Would you pause a moment to read this post with an open heart and mind; without rendering a final judgment right away?
I’m not sure exactly what brought you here, but I don’t think it was by accident. Please allow me to share a bit of my story.
While in college, I considered myself to be open-minded and free thinking. I lauded the idea of open-mindedness to all viewpoints as a supremely noble human quality. I write “considered myself to be”, rather than “was” because if I had been pressed on my viewpoints I think my hypocrisy would have been revealed.
Embracing the popular mindset on campus without much consideration for opposing viewpoints, I felt smug in claiming to be tolerant and applauded those living “alternative lifestyles”. I considered myself to be living an alternative lifestyle as well, dressing in dark clothing, listening to dark music that was never played on the radio, spending a lot of time inhaling nicotine in bars and driving while drunk.
This mindset, or world view, that I mention can basically be boiled down to the following statement:
Everyone should be able to do what is right in his own eyes, without judgement; whatever makes him happy.
Seems good, yes? In other words, if acting on a desire makes you happy, then it’s right for you and no one should judge you. Allow me to clarify what I mean by certain words that I am using, to eliminate confusion or misunderstanding. By “right” I mean something that is good, lawful, moral, and suitable. By “happy” I mean a feeling of exuberance. And, by “judge” or “judgment” I really mean “condemn” or “condemnation”. (Although one can judge either innocent or guilty, the connotation is generally negative when speaking of a judgment of personal values, and that’s the sense in which I use the word here).
Included in my alternative lifestyle and pursuit of happiness were romances with the same sex. What made me happy during these years was giving in to just about any sexual inclination that I had. If someone had dared to criticize my lifestyle, or plead with me to live another way, my rationale was that I was happy and that I wasn’t hurting anyone. I reasoned that anyone who would critique my actions must have sinister motives and/or must be deluded by old-fashioned ideas or religion.

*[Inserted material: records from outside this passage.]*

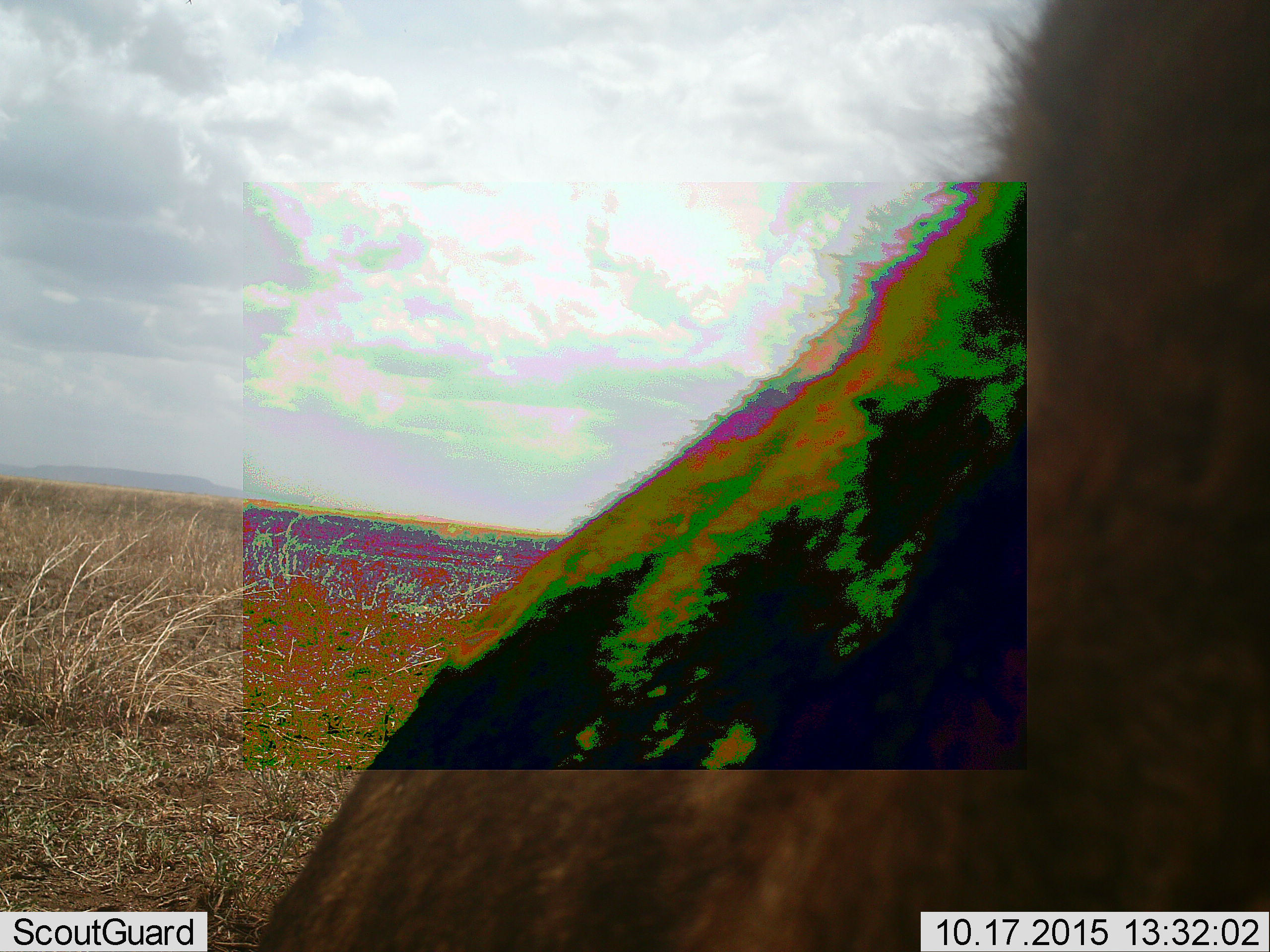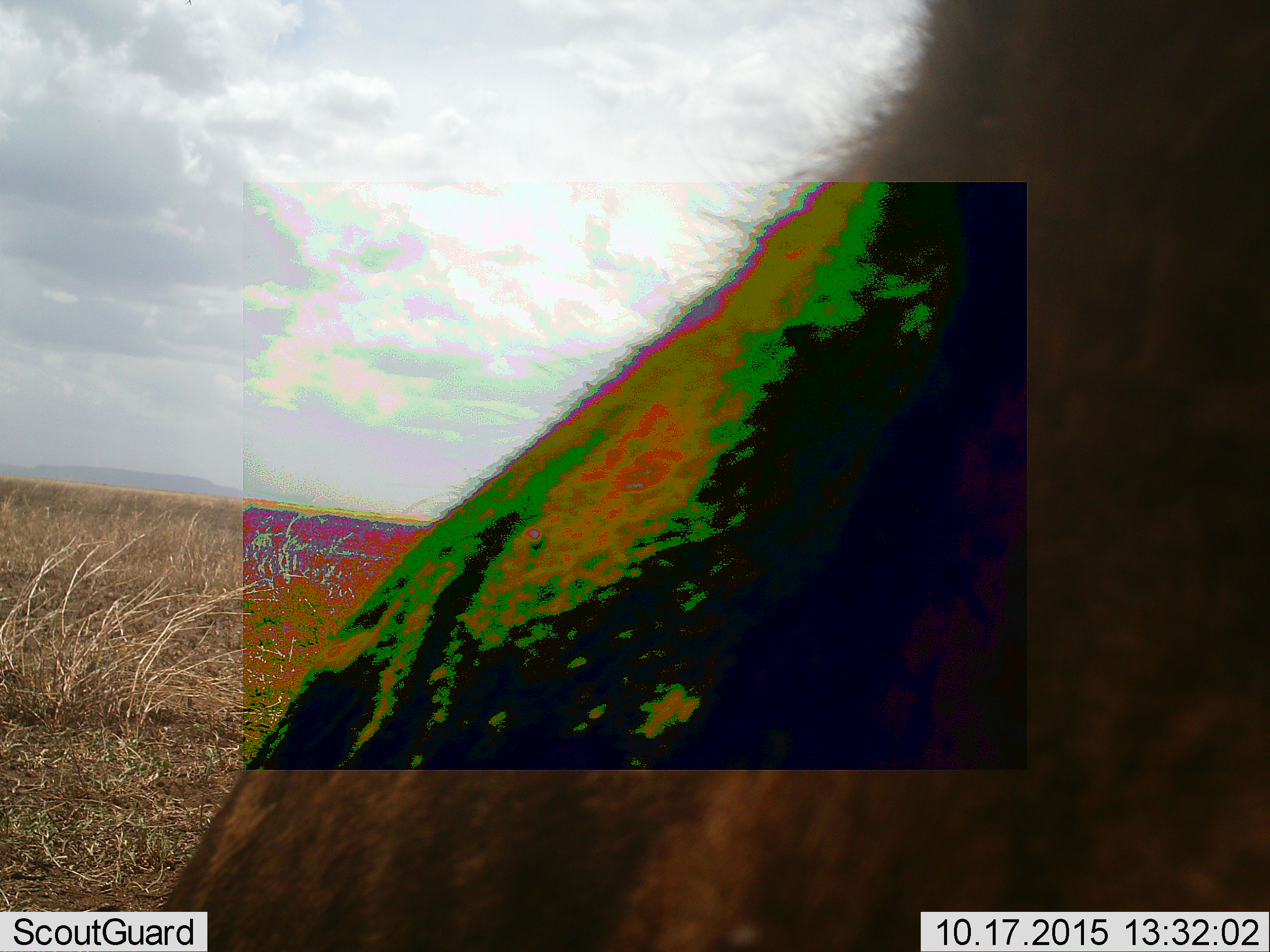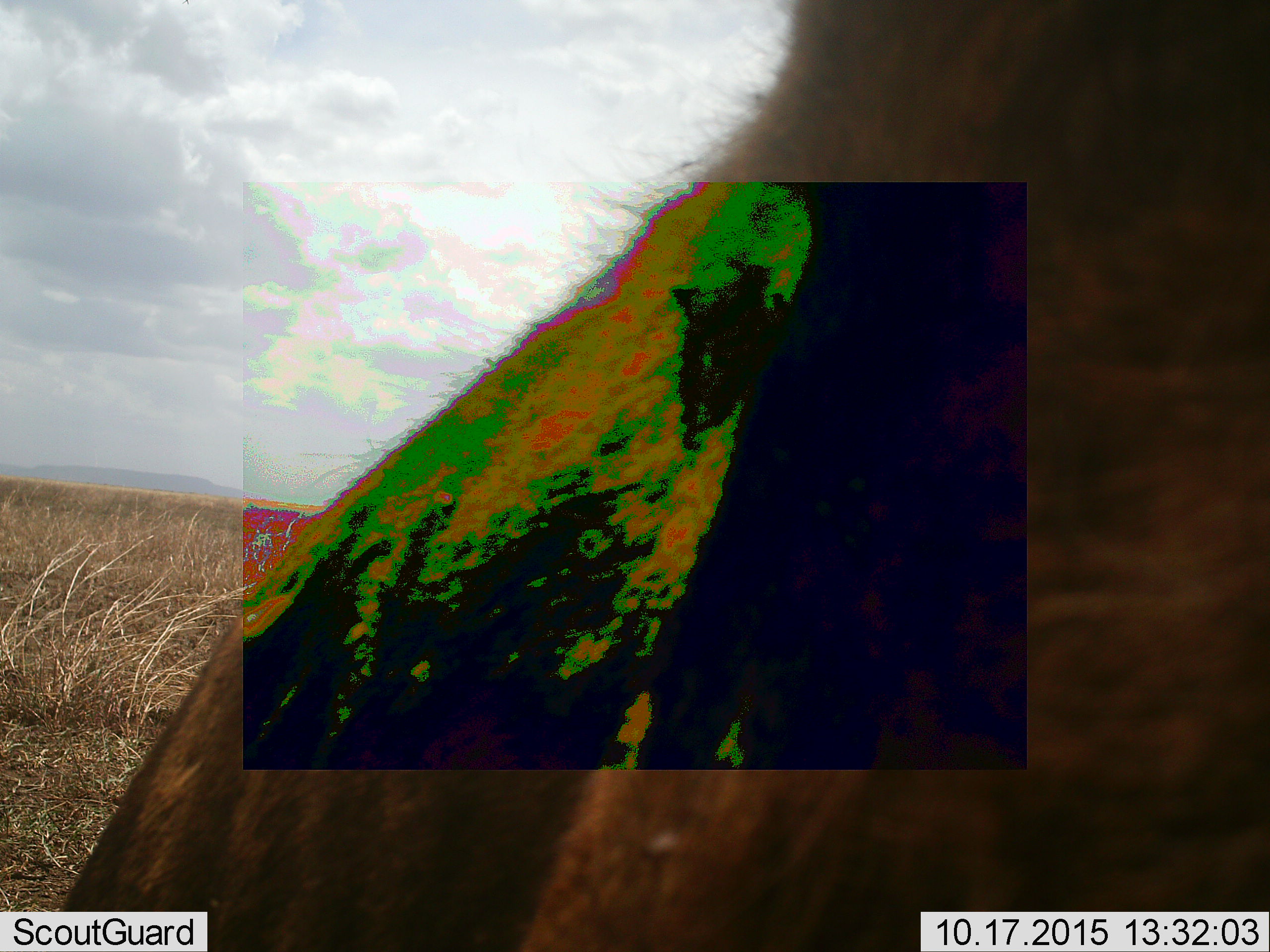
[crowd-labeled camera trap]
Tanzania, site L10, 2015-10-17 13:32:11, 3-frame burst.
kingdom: Animalia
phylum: Chordata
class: Mammalia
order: Carnivora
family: Felidae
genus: Panthera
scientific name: Panthera leo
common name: lion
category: lionmale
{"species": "lionmale (lion) (Panthera leo)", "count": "1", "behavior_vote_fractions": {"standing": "25%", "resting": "25%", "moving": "25%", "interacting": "25%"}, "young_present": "25%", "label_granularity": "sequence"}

If something feels good and no one is getting hurt, then why complain? Why judge? It’s not hurting anyone.
Consider with me for a moment the statement that “It isn’t hurting anyone”. How have we failed to realize that by making such a claim, one is stating that he has all knowledge of all consequences of all actions. Rather than an open-minded value, might such a claim be arrogant and misguided? How can one know with certainty that his actions are not negatively affecting others? It seems that my claim of being tolerant and a lover of freedom can be shown to be hypocrisy since I was also claiming that everyone who disagreed with me was a misguided idiot at the same time.
It’s easy to feel comfortable about claiming that a person is a fool who speaks against homosexuality when the antics of groups like Westboro Baptist church are considered; however, just because some group is displaying vitriol and hate alongside their opposition of homosexuality, is it fair to assume that all who oppose practicing homosexuality must have the same hearts of hate? I would contend that such a characterization is not only unfair, but intolerant and close-minded. Back then I didn’t ponder the possibility that one could speak against homosexuality out of a motive of love. And I certainly didn’t consider my views to be a cover for selfishness and rebellion.
Somewhere along the way, the possibility that I could be wrong presented itself. Folks who were pleading with me to turn from my lifestyle made a claim of following a higher authority. And further along the way, I realized that if there is an authority who sees more than I see and who knows more than I know, then perhaps such an authority should be acknowledged. At some point the thought surfaced that perhaps actions that temporarily feel good could not only be causing others pain but damaging myself as well. Consider the following verses with fresh eyes:
For my thoughts are not your thoughts, neither are your ways my ways, declares the LORD. For as the heavens are higher than the earth, so are my ways higher than your ways and my thoughts than your thoughts. (Isaiah 55:8-9 ESV)
For the wrath of God is revealed from heaven against all ungodliness and unrighteousness of men, who by their unrighteousness suppress the truth. For what can be known about God is plain to them, because God has shown it to them. (Romans 1: 18-19)
If there is such a higher authority, then I wasn’t only wrong, I was in danger. My conscience screamed of this certainty. I had three choices: suppress my conscience by either ignoring or actively denying the existence of such an authority; admit that such an authority existed but believe that my lifestyle was not in conflict with the authority; embrace the will of the authority and give up my rebellion.
What about you? Could you be mistaken about your beliefs? Could you be deceived or be practicing self deception to soothe an aching conscience?
Consider that the child feels the parent’s restraining hand to be oppressive, but once matured, he sees with fresh eyes that the parent acted with pure motives and with his own welfare in mind.
Would you consider this day your own beliefs?